TO DO: Which lines in the records below contain the word "Comparing"? Collect every such line and copy it out in full.
○ ○ ○ ○ ○ ○ ○
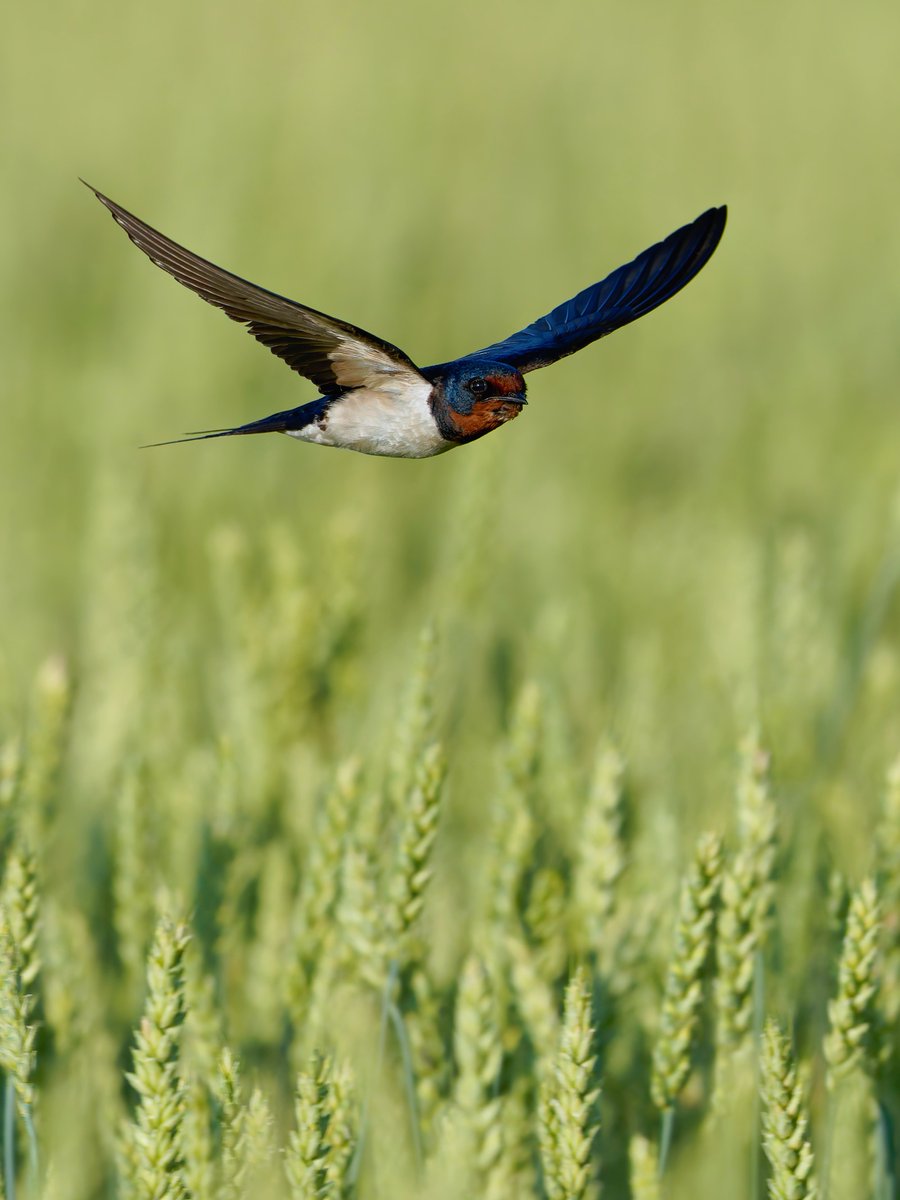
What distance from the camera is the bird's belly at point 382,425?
1137 millimetres

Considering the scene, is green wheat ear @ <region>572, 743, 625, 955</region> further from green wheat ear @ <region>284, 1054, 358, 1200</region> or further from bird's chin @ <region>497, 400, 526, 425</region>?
bird's chin @ <region>497, 400, 526, 425</region>

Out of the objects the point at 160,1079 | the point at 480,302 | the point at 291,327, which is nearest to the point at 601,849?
the point at 160,1079

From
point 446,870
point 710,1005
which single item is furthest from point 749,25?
point 710,1005

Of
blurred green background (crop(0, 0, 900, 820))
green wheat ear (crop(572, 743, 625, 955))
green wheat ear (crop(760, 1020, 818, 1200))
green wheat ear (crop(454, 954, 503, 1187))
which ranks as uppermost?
blurred green background (crop(0, 0, 900, 820))

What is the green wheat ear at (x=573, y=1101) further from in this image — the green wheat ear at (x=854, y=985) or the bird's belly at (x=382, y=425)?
the bird's belly at (x=382, y=425)

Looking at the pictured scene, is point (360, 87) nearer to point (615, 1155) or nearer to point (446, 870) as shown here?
point (446, 870)

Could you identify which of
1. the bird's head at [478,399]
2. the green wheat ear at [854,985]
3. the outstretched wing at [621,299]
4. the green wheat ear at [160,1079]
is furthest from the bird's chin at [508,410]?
the green wheat ear at [854,985]

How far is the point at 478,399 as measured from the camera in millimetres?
1162

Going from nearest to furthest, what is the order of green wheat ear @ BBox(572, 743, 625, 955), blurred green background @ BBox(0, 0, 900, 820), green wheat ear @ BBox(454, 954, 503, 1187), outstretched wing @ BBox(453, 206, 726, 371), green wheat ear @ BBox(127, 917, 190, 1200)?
green wheat ear @ BBox(127, 917, 190, 1200), outstretched wing @ BBox(453, 206, 726, 371), green wheat ear @ BBox(454, 954, 503, 1187), green wheat ear @ BBox(572, 743, 625, 955), blurred green background @ BBox(0, 0, 900, 820)

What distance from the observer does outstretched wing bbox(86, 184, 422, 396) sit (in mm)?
1104

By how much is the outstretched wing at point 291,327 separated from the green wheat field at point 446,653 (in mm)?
443

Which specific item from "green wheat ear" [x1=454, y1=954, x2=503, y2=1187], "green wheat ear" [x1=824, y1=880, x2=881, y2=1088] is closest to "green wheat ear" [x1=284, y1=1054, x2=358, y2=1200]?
"green wheat ear" [x1=454, y1=954, x2=503, y2=1187]

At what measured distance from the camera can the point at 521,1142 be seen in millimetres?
1727

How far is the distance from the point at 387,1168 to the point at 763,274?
135 inches
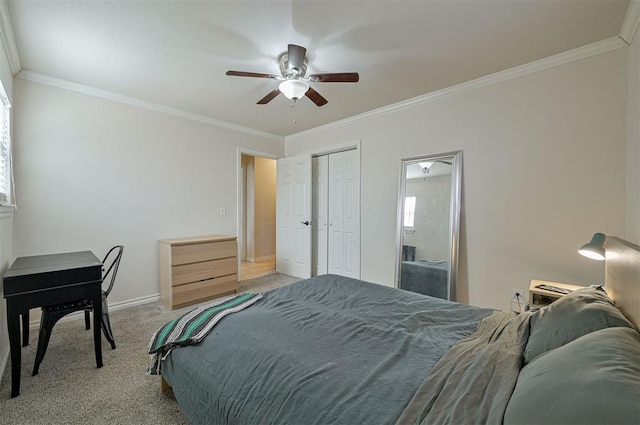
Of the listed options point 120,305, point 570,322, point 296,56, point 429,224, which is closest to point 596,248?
point 570,322

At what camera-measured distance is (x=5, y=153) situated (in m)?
2.24

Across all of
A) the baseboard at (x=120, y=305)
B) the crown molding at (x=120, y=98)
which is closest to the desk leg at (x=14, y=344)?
the baseboard at (x=120, y=305)

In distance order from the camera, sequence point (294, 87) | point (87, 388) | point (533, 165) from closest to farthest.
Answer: point (87, 388) < point (294, 87) < point (533, 165)

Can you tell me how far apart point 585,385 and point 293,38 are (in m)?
2.34

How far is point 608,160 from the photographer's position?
2.13 meters

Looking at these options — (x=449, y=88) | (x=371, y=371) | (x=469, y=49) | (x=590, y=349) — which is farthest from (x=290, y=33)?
(x=590, y=349)

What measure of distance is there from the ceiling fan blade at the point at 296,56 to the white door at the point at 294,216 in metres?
2.26

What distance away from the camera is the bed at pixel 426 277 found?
292 cm

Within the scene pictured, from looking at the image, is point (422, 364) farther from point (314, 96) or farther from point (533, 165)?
point (533, 165)

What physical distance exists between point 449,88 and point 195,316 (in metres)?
3.15

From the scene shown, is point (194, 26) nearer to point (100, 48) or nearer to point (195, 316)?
point (100, 48)

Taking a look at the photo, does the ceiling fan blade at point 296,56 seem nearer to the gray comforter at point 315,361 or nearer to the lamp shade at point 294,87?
the lamp shade at point 294,87

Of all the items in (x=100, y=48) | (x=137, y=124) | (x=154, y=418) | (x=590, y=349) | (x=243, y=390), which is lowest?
(x=154, y=418)

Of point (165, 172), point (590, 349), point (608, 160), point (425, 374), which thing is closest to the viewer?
point (590, 349)
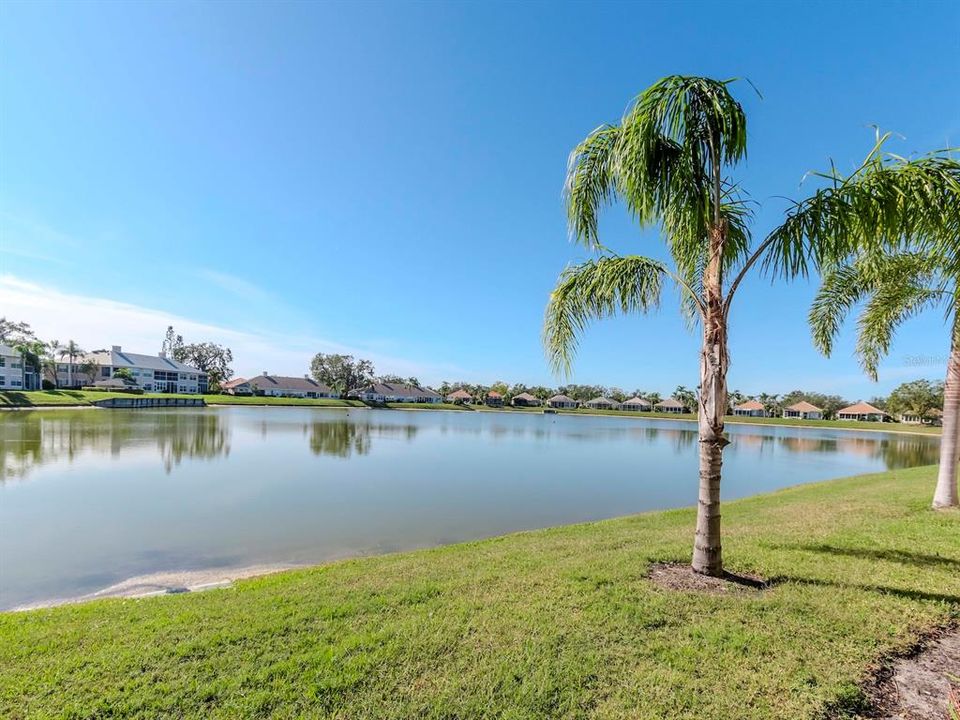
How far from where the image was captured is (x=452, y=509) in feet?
42.4

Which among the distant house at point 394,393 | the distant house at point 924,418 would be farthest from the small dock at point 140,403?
the distant house at point 924,418

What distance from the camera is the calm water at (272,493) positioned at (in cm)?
909

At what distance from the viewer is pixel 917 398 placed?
70812 mm

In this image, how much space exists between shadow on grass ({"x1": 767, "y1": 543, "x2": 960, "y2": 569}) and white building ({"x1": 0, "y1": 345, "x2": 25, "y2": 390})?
7650 centimetres

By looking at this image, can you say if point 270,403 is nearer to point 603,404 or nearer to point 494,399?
point 494,399

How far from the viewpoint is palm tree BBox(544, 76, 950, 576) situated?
15.4ft

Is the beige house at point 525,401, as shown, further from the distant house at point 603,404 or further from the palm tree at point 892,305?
the palm tree at point 892,305

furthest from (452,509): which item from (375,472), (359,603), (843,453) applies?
(843,453)

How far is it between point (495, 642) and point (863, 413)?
117136 millimetres

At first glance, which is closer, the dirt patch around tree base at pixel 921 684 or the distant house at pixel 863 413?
the dirt patch around tree base at pixel 921 684

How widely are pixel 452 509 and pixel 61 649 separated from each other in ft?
32.0

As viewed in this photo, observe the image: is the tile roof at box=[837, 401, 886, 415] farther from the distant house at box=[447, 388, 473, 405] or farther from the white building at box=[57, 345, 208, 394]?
the white building at box=[57, 345, 208, 394]

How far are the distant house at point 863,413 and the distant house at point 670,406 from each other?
98.8 feet

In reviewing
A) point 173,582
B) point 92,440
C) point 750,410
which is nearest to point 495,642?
point 173,582
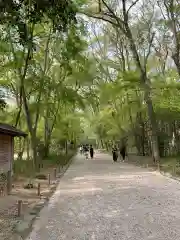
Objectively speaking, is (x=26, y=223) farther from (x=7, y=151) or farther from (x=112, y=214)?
(x=7, y=151)

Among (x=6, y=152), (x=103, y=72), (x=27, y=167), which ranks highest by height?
(x=103, y=72)

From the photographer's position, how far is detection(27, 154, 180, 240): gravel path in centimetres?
798

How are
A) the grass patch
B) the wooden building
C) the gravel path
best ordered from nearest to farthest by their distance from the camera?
the gravel path
the wooden building
the grass patch

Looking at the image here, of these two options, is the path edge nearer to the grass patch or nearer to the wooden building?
the wooden building

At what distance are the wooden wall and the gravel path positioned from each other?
286 centimetres

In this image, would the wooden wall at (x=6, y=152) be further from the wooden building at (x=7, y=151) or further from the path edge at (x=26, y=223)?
the path edge at (x=26, y=223)

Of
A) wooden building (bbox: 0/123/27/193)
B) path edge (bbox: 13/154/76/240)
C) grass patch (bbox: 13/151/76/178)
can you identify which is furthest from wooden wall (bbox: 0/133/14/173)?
path edge (bbox: 13/154/76/240)

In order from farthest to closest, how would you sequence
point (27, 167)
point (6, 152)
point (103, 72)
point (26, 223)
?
1. point (103, 72)
2. point (27, 167)
3. point (6, 152)
4. point (26, 223)

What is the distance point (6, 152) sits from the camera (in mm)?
17375

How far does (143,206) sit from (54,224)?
3.28m

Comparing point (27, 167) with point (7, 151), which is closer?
point (7, 151)

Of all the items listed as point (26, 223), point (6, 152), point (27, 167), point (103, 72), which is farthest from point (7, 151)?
point (103, 72)

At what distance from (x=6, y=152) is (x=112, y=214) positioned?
8610mm

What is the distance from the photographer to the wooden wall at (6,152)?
16.3 metres
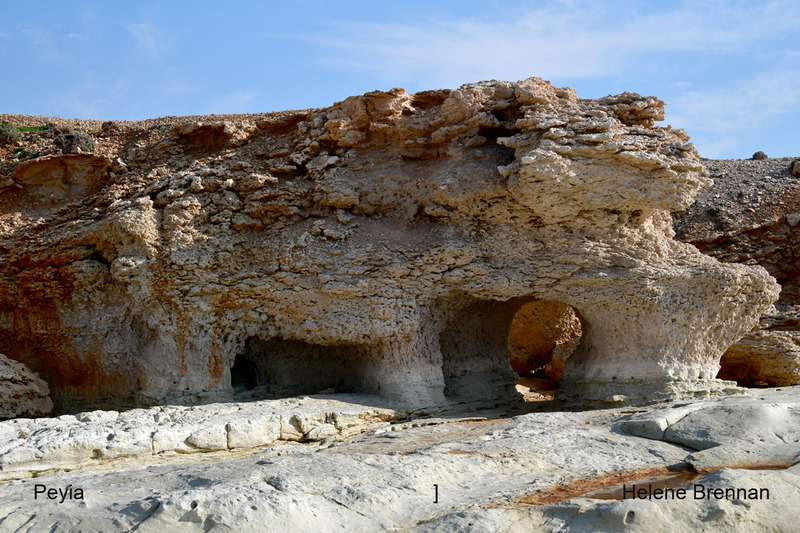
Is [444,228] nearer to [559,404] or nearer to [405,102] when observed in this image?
[405,102]

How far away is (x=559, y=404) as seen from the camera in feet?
29.7

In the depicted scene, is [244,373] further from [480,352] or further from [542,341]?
[542,341]

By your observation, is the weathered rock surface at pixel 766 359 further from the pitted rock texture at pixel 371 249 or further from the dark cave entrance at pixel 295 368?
the dark cave entrance at pixel 295 368

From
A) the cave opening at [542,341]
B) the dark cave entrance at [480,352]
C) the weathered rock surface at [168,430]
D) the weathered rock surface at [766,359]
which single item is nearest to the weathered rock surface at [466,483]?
the weathered rock surface at [168,430]

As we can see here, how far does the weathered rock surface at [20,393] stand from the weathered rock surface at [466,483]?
2.19 m

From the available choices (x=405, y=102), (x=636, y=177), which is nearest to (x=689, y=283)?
(x=636, y=177)

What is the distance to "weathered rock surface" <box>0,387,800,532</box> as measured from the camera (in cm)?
436

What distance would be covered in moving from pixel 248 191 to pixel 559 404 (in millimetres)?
4769

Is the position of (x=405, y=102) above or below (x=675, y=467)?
above

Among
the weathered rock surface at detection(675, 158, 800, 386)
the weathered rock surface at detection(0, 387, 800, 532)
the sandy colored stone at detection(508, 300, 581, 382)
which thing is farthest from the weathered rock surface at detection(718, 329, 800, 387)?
the weathered rock surface at detection(0, 387, 800, 532)

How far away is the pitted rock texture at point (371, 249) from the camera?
335 inches

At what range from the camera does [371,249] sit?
8750 millimetres

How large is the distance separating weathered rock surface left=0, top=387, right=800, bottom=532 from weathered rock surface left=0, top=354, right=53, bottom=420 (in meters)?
2.19

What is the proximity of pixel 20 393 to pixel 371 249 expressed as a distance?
4362mm
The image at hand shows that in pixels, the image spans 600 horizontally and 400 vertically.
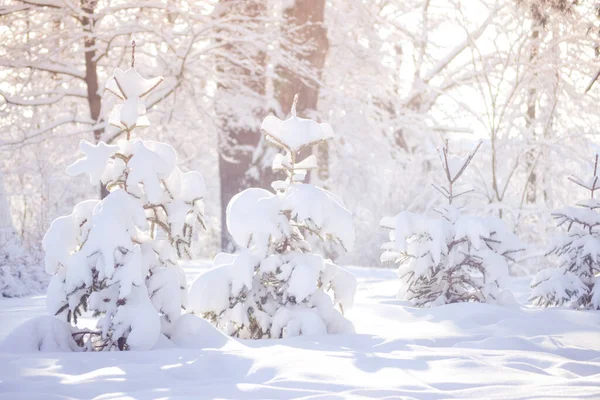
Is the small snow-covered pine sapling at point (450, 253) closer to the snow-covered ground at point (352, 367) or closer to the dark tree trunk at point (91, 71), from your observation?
the snow-covered ground at point (352, 367)

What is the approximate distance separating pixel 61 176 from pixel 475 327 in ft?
45.0

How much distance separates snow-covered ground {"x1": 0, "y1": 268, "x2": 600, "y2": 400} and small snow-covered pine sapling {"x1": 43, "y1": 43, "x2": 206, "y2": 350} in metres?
0.29

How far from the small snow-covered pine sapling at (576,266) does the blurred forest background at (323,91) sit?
3.19 m

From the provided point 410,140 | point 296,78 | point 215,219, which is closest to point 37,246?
point 296,78

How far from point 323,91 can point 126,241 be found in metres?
9.60

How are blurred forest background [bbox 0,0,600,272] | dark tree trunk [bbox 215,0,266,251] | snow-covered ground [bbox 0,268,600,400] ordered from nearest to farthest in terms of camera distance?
snow-covered ground [bbox 0,268,600,400], blurred forest background [bbox 0,0,600,272], dark tree trunk [bbox 215,0,266,251]

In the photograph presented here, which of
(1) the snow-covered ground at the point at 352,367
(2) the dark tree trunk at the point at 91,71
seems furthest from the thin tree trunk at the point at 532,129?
(1) the snow-covered ground at the point at 352,367

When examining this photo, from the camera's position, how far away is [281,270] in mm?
4793

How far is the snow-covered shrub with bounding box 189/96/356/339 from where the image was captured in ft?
15.5

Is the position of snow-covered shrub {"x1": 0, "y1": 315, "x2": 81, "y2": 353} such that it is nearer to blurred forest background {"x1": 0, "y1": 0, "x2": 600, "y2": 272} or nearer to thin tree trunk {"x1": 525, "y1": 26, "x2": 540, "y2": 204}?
blurred forest background {"x1": 0, "y1": 0, "x2": 600, "y2": 272}

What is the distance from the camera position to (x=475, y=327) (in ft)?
16.9

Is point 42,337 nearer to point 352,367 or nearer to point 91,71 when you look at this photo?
point 352,367

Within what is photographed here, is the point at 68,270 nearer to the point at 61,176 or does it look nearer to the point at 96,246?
the point at 96,246

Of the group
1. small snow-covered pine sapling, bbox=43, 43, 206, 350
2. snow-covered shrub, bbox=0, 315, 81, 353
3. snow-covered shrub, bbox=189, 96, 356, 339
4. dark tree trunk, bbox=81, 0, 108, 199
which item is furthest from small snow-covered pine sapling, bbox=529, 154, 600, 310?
dark tree trunk, bbox=81, 0, 108, 199
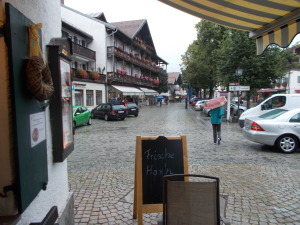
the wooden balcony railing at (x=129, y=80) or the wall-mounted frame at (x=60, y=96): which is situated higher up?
the wooden balcony railing at (x=129, y=80)

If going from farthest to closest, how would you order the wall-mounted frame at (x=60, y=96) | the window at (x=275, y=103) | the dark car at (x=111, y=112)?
the dark car at (x=111, y=112) < the window at (x=275, y=103) < the wall-mounted frame at (x=60, y=96)

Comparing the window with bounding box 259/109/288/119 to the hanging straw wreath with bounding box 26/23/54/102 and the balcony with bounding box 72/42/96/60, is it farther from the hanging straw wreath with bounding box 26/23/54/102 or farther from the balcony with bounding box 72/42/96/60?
the balcony with bounding box 72/42/96/60

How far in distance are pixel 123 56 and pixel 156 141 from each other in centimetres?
3142

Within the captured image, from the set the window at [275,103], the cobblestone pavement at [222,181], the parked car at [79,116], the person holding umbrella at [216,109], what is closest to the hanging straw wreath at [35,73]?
the cobblestone pavement at [222,181]

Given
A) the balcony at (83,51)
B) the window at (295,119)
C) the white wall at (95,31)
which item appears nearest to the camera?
the window at (295,119)

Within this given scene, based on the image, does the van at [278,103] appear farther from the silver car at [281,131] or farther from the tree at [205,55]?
the tree at [205,55]

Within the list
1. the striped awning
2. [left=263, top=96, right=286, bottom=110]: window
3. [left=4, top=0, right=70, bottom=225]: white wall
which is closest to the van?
[left=263, top=96, right=286, bottom=110]: window

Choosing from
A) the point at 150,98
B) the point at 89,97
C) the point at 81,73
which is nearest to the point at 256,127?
the point at 81,73

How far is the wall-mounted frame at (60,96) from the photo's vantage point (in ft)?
8.05

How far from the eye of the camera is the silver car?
746cm

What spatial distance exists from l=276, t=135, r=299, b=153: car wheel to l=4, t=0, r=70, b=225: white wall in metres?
6.79

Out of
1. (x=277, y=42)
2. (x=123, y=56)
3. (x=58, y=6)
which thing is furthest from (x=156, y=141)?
(x=123, y=56)

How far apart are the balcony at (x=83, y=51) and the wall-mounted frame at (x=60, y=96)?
21593mm

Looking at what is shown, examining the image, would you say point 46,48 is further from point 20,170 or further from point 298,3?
point 298,3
○ ○ ○ ○ ○ ○ ○
TASK RESULT:
Comparing point (27, 167) with point (7, 151), which is closer?
Comparing the window with bounding box 259/109/288/119 to the hanging straw wreath with bounding box 26/23/54/102 and the balcony with bounding box 72/42/96/60, is it farther from the hanging straw wreath with bounding box 26/23/54/102 or farther from the balcony with bounding box 72/42/96/60?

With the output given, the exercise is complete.